WATER WORLD

This deserves it’s own post!;-)A.M.
by Christina Troelsen for Aarhus News
Aarhus, Sweden (SPX) Apr 04, 2014


Ocean temperature has been regularly measured since 1870, which makes it possible to calculate a mean temperature at each point for the period 1870 to the present day. Ocean temperature varies throughout the year and there are significant variations due to weather systems and over longer timescales. These illustrations show how the average temperatures over 20-year intervals have varied between cold (blue) and warm (red) periods. This variation is called the Atlantic Multidecadal Oscillation, abbreviated to AMO. Illustration courtesy Bo Holm Jacobsen, Aarhus Universitet. For a larger version of this image please go here.

Natural fluctuations in the ocean temperature in the North Atlantic have a significant impact on the climate in the northern hemisphere. These fluctuations are the result of a complex dance between the forces of nature, but researchers at Aarhus University can now show that solar activity and the impact of volcanic eruptions have led this dance during the last two centuries.

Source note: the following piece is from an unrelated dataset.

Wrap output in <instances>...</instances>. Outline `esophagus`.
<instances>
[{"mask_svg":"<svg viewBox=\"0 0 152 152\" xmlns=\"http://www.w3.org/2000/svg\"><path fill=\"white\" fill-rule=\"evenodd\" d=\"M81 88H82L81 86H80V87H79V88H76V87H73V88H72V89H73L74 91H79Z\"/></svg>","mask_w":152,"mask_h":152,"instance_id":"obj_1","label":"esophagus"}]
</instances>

Imagine a ballroom in which two dancers apparently keep in time to their own individual rhythm. The two partners suddenly find themselves moving to the same rhythm and, after a closer look, it is clear to see which one is leading.

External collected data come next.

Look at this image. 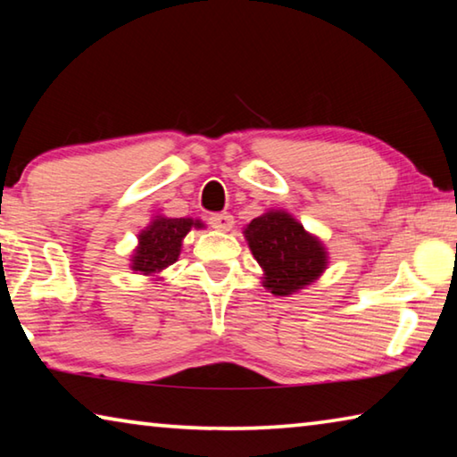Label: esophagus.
<instances>
[{
	"label": "esophagus",
	"instance_id": "34e87169",
	"mask_svg": "<svg viewBox=\"0 0 457 457\" xmlns=\"http://www.w3.org/2000/svg\"><path fill=\"white\" fill-rule=\"evenodd\" d=\"M210 226L218 231H229L234 228V218L229 213H213L210 218Z\"/></svg>",
	"mask_w": 457,
	"mask_h": 457
}]
</instances>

It was an image like this that researchers at Aarhus University were able to see when they compared studies of solar energy release and volcanic activity during the last 450 years, with reconstructions of ocean temperature fluctuations during the same period.

The results actually showed that during the last approximately 250 years – since the period known as the Little Ice Age – a clear correlation can be seen where the external forces, i.e. the Sun’s energy cycle and the impact of volcanic eruptions, are accompanied by a corresponding temperature fluctuation with a time lag of about five years.

In the previous two centuries, i.e. during the Little Ice Age, the link was not as strong, and the temperature of the Atlantic Ocean appears to have followed its own rhythm to a greater extent.

The results were recently published in the scientific journal Nature Communications.

In addition to filling in yet another piece of the puzzle associated with understanding the complex interaction of the natural forces that control the climate, the Danish researchers paved the way for linking the two competing interpretations of the origin of the oscillation phenomenon.